PARIS - The two-week firestorm of violence by gangs of youths in France subsided yesterday, as arrests, exhaustion and boredom took their toll.
A state of emergency and new measures to help poor suburbs and alienated youth, announced by a panicky Government on Monday, may also have had some effect.
Some police intelligence sources and social workers warned that yesterday's relative calm - "only" 617 cars burned, compared with 933 the night before - might yet prove to be just a lull.
Messages were found on internet sites calling for a concerted attack by suburban gangs on the centre of Paris at the weekend.
The threat to the capital is not yet being taken seriously.
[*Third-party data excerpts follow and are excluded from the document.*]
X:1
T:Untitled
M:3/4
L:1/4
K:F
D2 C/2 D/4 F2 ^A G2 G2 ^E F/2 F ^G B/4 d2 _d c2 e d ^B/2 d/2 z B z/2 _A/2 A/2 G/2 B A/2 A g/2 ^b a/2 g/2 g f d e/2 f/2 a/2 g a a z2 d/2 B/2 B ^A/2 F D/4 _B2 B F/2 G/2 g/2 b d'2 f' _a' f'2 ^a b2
On the whole, the riots seem to be following the pattern of similar, but smaller, outbreaks in poor suburbs over the last 10 years.
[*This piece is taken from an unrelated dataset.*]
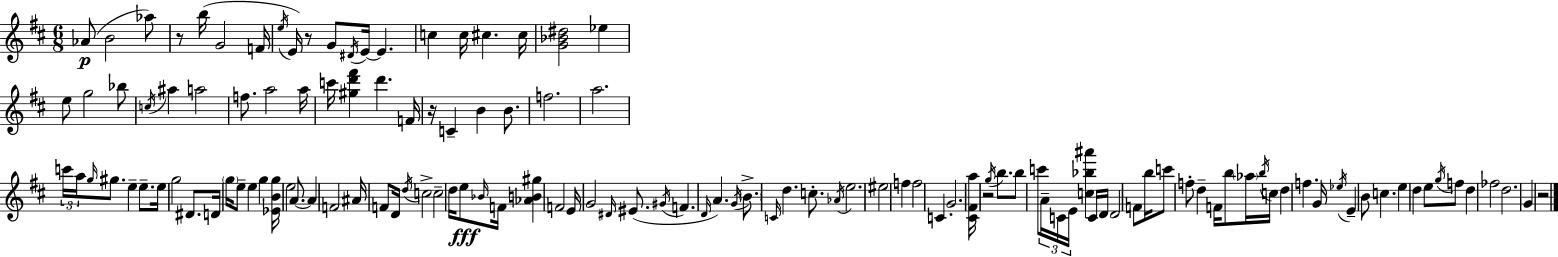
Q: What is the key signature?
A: D major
The ferocity of the violence began to slow in the Paris area several days ago. Copycat events in provincial towns and cities are now also playing themselves out, leaving a trail of more than 6000 burned cars, and scores of schools and factories ravaged by fire.
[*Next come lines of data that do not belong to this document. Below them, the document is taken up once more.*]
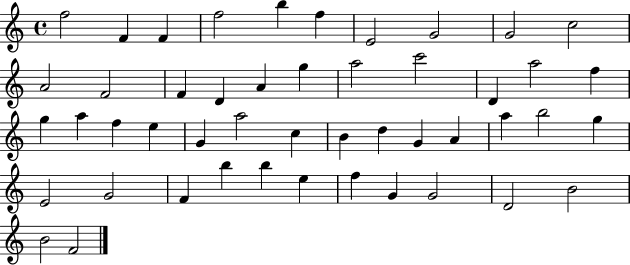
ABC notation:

X:1
T:Untitled
M:4/4
L:1/4
K:C
f2 F F f2 b f E2 G2 G2 c2 A2 F2 F D A g a2 c'2 D a2 f g a f e G a2 c B d G A a b2 g E2 G2 F b b e f G G2 D2 B2 B2 F2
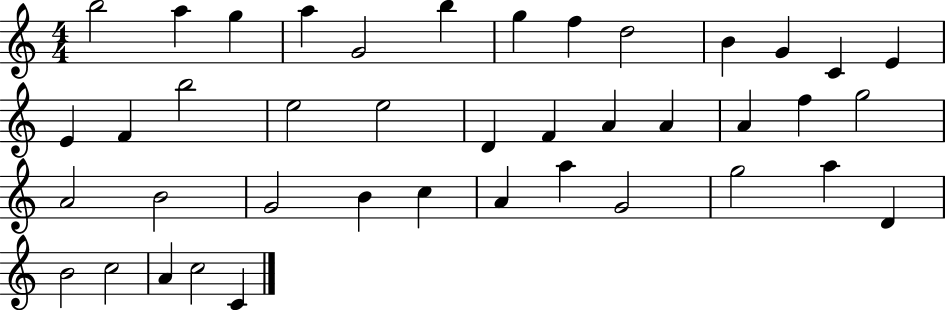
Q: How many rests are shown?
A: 0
The Interior Ministry attributed the falloff to the large number of arrests - more than 1100 - and the exhaustion of the rioters.
French television and radio stations also agreed several days ago to concentrate their coverage on the consequences of the violence, rather than showing endless spectacular footage of burning cars.
Officials believe this has helped to dampen the "spirit of competition" that spread the violence from northeast Paris to poor districts of towns in every corner of France in the last two weeks.
Prime Minister Dominique de Villepin will also claim success for his controversial package of repressive and aid measures.
A state of emergency, using a forgotten 50-year-old law, took effect at midnight on Tuesday. In fact only one town - Amiens in the Somme - has so far taken advantage of the curfew permitted by the law.
The aid package restores cuts in financial support to poor suburbs imposed in recent years and promises a job or apprenticeship to every youngster in France's 750 "sensitive" districts (where youth unemployment can reach 40 per cent).
Most of the rioters are believed to be aged between 15 and 21, with some as young as 10.
Almost all those arrested have criminal records and most are believed to belong to the violent criminal minority of the poor suburbs surrounding French cities.
Many - but not all - come from Arab immigrant families. Others hail from Africa. There is also a sprinkling of East and Southern Europeans.